> What this task involves
The required output is the line that contains "List the illuminated" plus every line after it in the listing below, copied exactly as it appears.

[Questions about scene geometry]
══════════════════════════════

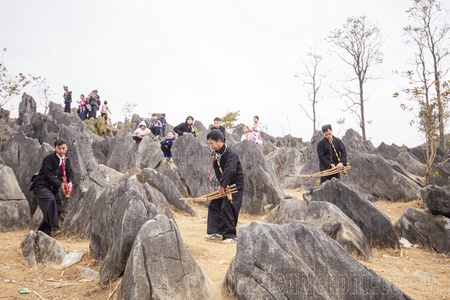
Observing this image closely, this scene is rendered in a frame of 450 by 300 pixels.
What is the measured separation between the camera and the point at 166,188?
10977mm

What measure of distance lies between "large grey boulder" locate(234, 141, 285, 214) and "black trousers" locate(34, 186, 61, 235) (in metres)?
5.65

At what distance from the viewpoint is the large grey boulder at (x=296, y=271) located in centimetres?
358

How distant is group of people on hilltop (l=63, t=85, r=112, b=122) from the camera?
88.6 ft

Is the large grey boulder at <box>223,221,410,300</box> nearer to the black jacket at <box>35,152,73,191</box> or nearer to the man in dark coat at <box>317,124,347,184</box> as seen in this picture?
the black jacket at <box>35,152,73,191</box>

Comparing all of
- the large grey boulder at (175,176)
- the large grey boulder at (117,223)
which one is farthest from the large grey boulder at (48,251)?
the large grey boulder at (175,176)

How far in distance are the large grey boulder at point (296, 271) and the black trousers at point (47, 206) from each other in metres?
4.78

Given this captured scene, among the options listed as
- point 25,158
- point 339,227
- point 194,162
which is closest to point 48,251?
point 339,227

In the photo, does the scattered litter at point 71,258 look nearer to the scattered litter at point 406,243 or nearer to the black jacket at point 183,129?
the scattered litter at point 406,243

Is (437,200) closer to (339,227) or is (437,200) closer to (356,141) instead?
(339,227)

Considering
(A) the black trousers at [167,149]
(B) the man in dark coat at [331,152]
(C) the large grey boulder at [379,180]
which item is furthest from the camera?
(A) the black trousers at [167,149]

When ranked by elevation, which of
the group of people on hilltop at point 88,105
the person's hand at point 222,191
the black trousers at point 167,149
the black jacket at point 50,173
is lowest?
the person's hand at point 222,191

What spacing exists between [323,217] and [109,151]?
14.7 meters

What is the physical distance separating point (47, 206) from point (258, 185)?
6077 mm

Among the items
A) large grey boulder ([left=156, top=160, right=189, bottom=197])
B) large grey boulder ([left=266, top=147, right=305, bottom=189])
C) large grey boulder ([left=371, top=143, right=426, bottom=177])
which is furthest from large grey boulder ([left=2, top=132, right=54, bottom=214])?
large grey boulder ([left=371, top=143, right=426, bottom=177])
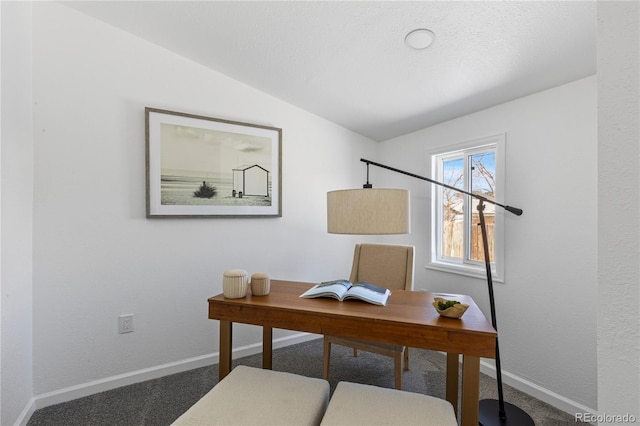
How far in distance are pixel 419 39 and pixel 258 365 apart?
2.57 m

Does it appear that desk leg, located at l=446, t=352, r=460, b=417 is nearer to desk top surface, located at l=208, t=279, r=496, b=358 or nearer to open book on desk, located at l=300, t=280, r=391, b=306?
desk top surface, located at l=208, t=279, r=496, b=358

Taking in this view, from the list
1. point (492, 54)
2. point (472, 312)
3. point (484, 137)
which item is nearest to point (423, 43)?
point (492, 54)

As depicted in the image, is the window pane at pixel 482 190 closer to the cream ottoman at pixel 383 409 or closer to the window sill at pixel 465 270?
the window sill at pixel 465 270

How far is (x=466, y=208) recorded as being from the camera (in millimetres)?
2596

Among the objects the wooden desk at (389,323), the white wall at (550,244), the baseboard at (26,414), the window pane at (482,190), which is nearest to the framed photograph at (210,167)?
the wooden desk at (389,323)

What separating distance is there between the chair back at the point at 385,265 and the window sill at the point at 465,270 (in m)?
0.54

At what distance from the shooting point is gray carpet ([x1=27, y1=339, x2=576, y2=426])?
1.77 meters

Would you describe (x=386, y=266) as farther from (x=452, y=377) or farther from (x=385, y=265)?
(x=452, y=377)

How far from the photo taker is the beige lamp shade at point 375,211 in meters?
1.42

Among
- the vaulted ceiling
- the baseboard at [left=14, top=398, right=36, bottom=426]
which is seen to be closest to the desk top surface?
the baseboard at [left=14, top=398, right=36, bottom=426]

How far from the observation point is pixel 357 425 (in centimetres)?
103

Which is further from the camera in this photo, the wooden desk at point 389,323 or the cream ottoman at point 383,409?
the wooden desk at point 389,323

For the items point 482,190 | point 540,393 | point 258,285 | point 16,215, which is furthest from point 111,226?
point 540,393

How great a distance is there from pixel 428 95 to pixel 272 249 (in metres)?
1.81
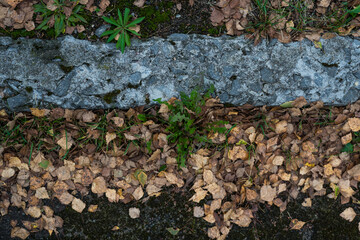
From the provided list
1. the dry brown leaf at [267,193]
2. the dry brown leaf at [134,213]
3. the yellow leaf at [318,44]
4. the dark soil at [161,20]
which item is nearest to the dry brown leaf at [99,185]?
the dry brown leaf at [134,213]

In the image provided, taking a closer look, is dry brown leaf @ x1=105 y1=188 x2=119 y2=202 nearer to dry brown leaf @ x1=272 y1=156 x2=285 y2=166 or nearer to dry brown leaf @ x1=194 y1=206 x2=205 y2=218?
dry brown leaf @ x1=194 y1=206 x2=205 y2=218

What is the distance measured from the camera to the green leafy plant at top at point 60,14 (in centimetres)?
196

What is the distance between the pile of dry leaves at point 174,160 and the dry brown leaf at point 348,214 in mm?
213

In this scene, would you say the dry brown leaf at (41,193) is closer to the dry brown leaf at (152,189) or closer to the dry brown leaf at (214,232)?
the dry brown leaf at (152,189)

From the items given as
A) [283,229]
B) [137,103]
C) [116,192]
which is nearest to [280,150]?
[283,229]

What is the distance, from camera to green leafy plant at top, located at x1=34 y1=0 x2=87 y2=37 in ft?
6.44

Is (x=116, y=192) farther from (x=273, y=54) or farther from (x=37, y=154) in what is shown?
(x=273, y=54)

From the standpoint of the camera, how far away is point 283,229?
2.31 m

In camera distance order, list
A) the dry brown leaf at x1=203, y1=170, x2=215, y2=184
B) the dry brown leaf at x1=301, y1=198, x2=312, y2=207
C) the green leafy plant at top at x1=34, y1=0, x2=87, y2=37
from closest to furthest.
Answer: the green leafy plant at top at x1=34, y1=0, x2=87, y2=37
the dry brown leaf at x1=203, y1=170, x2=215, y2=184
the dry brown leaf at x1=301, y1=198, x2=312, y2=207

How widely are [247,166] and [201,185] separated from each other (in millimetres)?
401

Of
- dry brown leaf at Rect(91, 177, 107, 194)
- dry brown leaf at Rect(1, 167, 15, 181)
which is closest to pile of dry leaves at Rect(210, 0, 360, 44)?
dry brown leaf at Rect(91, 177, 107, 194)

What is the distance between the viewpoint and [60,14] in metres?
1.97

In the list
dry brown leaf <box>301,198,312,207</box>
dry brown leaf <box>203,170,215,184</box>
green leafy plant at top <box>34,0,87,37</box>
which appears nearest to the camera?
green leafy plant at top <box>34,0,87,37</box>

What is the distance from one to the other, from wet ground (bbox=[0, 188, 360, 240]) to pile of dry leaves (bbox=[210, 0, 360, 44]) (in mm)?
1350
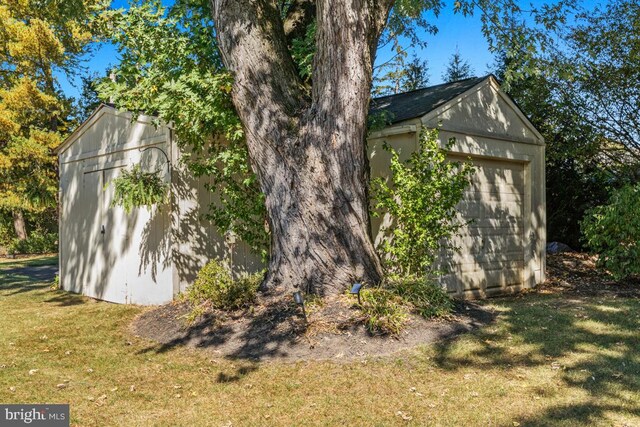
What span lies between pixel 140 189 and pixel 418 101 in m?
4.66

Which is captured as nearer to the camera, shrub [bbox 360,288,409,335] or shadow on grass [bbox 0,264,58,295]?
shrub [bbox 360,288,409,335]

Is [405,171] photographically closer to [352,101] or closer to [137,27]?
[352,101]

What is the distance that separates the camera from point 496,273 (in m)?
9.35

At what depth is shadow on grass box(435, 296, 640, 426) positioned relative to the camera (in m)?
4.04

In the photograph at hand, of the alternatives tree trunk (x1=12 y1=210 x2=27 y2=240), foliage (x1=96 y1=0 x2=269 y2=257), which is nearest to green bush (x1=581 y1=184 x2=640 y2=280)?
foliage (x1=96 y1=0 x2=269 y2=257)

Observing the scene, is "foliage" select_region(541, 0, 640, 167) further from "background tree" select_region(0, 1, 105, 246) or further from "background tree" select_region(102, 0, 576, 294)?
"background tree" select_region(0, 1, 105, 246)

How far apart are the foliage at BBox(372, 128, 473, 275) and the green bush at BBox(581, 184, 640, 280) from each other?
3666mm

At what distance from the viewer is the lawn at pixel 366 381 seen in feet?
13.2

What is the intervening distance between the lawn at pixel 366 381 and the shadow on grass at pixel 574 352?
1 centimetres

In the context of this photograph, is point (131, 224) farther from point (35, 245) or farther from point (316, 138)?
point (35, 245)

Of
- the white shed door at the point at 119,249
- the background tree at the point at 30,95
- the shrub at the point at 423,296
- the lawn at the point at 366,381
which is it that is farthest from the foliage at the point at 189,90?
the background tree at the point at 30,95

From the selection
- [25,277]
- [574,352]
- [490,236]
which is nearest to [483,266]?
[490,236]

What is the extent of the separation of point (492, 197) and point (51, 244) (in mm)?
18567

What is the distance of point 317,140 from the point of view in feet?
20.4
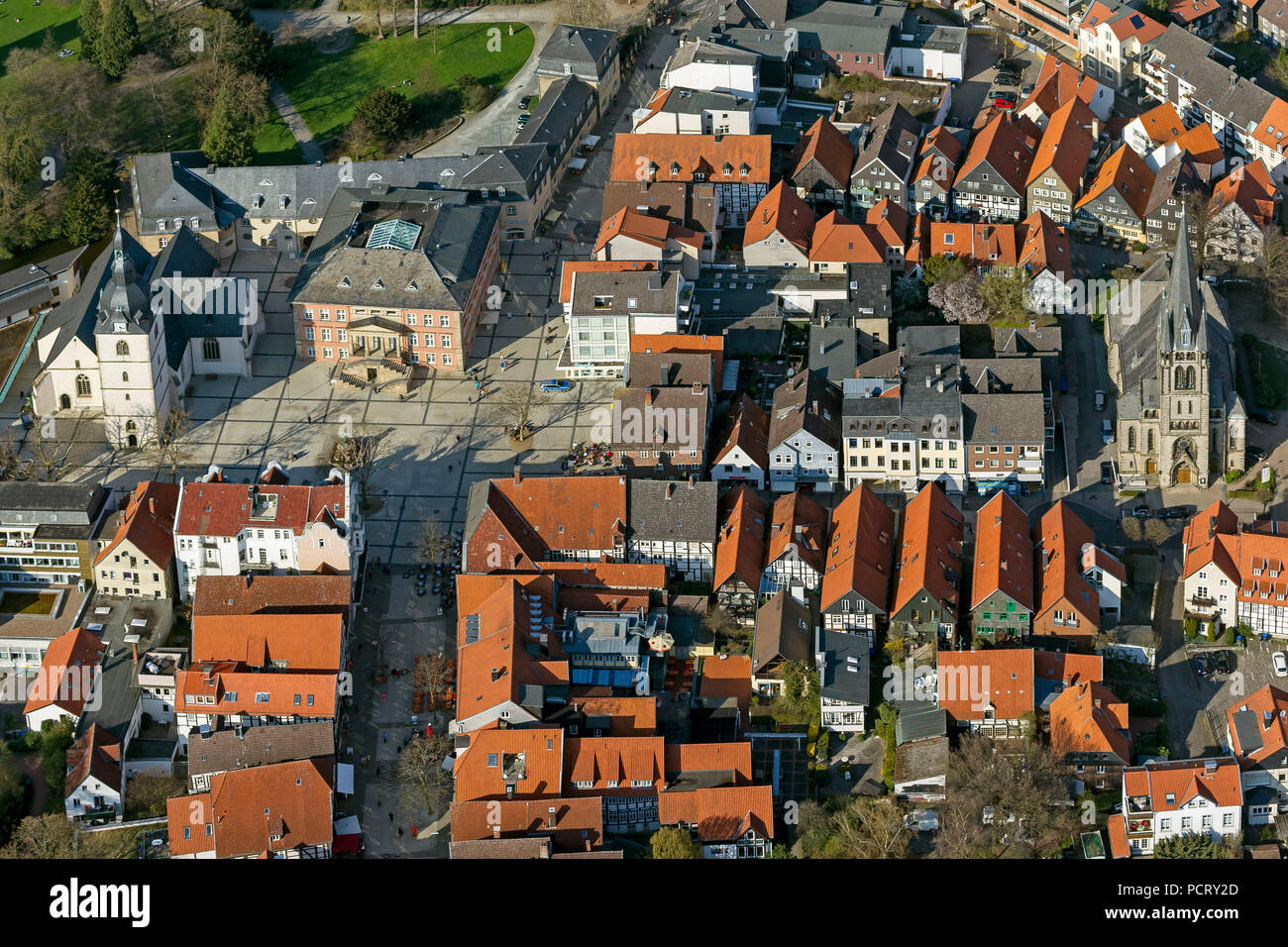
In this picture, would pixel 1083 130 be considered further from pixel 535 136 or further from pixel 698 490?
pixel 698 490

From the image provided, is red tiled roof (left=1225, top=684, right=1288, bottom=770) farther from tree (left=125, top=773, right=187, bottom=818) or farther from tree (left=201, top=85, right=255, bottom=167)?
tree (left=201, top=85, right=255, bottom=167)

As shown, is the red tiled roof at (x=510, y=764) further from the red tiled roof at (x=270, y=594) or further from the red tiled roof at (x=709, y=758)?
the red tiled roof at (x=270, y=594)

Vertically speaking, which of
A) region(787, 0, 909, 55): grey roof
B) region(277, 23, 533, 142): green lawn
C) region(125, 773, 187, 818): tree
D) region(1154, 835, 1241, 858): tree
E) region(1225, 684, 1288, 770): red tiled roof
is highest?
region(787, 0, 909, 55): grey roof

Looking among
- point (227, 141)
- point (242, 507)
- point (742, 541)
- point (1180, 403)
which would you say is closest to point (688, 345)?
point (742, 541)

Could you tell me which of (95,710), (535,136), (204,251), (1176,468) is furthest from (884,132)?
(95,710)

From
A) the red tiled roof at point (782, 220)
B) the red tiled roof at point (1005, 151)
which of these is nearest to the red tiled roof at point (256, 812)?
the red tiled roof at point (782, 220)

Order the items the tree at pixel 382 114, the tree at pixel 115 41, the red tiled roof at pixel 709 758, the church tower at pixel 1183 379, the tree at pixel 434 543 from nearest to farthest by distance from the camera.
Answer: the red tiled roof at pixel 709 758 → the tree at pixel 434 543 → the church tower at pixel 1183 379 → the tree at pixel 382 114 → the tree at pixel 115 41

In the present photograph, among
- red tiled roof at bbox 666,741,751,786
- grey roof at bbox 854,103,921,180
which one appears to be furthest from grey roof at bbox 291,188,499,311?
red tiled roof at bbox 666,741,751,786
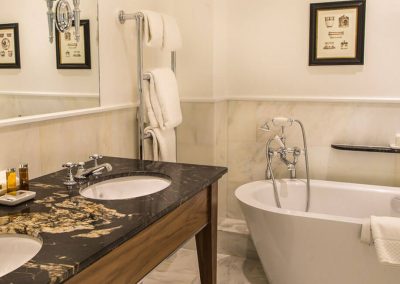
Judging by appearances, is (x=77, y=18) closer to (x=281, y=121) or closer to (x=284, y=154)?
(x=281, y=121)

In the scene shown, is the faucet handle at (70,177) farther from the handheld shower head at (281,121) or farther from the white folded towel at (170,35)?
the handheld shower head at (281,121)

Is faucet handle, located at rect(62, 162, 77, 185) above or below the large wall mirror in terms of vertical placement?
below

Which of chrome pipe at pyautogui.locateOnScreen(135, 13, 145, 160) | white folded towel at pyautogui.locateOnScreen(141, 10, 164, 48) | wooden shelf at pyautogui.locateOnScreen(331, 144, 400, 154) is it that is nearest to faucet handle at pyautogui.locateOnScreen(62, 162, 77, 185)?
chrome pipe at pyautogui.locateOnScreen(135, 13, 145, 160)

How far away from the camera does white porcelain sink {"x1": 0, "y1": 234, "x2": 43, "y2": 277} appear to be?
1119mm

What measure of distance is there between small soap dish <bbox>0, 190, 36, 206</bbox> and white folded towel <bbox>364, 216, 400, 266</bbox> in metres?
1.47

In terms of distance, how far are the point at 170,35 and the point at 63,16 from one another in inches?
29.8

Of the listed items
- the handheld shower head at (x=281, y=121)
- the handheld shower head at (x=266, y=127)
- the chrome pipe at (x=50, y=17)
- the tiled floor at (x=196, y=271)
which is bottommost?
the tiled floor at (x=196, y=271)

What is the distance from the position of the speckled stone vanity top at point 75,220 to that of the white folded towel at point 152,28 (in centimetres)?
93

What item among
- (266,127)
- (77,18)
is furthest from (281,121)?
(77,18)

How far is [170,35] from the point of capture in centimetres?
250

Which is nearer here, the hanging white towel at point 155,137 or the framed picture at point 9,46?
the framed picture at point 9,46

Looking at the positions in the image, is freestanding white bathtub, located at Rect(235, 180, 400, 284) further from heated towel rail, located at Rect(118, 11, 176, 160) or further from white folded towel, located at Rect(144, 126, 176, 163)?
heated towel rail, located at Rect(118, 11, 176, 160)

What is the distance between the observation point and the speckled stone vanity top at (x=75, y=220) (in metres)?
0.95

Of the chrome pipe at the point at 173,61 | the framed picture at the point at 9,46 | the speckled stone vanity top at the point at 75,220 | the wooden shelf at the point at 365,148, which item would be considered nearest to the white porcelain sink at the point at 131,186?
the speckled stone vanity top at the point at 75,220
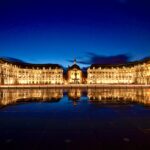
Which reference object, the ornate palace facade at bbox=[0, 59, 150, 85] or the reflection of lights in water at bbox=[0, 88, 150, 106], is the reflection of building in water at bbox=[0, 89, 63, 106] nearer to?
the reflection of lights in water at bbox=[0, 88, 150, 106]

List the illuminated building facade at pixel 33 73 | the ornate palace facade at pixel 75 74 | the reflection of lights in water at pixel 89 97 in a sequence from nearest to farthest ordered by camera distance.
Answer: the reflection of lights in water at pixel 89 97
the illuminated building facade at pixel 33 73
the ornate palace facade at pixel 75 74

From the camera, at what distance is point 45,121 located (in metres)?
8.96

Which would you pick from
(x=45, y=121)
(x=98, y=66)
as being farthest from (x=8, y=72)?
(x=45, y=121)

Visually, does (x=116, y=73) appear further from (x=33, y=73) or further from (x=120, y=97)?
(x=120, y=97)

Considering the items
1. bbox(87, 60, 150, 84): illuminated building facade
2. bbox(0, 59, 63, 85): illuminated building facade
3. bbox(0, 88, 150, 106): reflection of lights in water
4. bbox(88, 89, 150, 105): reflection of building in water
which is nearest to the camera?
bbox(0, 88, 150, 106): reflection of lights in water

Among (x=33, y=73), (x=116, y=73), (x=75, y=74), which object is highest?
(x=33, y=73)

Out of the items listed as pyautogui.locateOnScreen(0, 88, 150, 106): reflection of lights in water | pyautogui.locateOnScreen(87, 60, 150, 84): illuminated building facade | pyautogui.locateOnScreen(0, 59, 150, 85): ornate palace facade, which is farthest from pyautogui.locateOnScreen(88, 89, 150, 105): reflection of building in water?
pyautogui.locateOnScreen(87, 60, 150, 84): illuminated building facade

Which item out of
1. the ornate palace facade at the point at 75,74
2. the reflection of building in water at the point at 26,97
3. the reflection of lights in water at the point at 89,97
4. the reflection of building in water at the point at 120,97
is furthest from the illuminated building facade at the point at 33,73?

══════════════════════════════

> The output
List the illuminated building facade at pixel 33 73 | the ornate palace facade at pixel 75 74 | the reflection of lights in water at pixel 89 97 in a sequence from nearest to farthest ordered by camera distance.
Answer: the reflection of lights in water at pixel 89 97
the illuminated building facade at pixel 33 73
the ornate palace facade at pixel 75 74

From the camera, at what distance is point 45,121 located (in metres)?
8.96

Which would you pick from
(x=45, y=121)
(x=98, y=66)
as being farthest from (x=8, y=72)?
(x=45, y=121)

Visually, does (x=116, y=73) appear further from (x=33, y=73) or further from (x=120, y=97)?
(x=120, y=97)

Considering the items
1. bbox(87, 60, 150, 84): illuminated building facade
2. bbox(0, 59, 63, 85): illuminated building facade
3. bbox(0, 88, 150, 106): reflection of lights in water
4. bbox(88, 89, 150, 105): reflection of building in water
which is nearest to the camera?
bbox(0, 88, 150, 106): reflection of lights in water

Among (x=33, y=73), (x=116, y=73), (x=75, y=74), which object is highest?
(x=33, y=73)

Out of the items listed as pyautogui.locateOnScreen(0, 88, 150, 106): reflection of lights in water | pyautogui.locateOnScreen(87, 60, 150, 84): illuminated building facade | pyautogui.locateOnScreen(0, 59, 150, 85): ornate palace facade, which is farthest from pyautogui.locateOnScreen(88, 89, 150, 105): reflection of building in water?
pyautogui.locateOnScreen(87, 60, 150, 84): illuminated building facade

Which item out of
1. the ornate palace facade at the point at 75,74
2. the reflection of building in water at the point at 26,97
3. the reflection of lights in water at the point at 89,97
4. the reflection of building in water at the point at 120,97
is furthest from the illuminated building facade at the point at 33,73?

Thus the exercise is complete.